The problem:
Transcribe all of the data verbatim, please, and leave out its pictures.

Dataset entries
<<<<

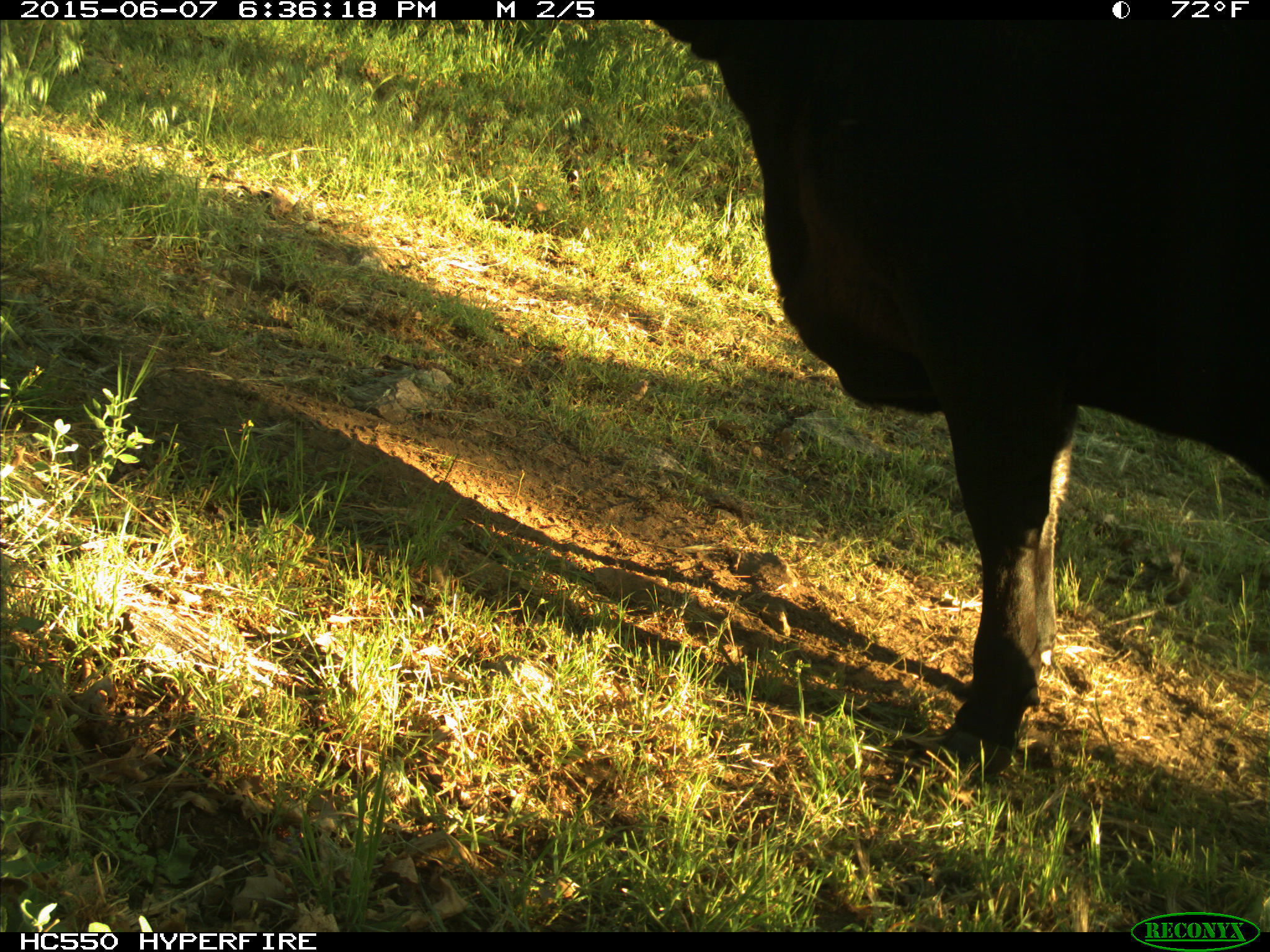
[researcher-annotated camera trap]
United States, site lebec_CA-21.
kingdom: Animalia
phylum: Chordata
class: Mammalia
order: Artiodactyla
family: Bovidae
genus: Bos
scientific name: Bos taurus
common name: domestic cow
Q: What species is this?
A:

>>>>

Solved exercise:
[researcher-annotated camera trap]
United States, site lebec_CA-21.
kingdom: Animalia
phylum: Chordata
class: Mammalia
order: Artiodactyla
family: Bovidae
genus: Bos
scientific name: Bos taurus
common name: domestic cow
Q: What species is this?
A:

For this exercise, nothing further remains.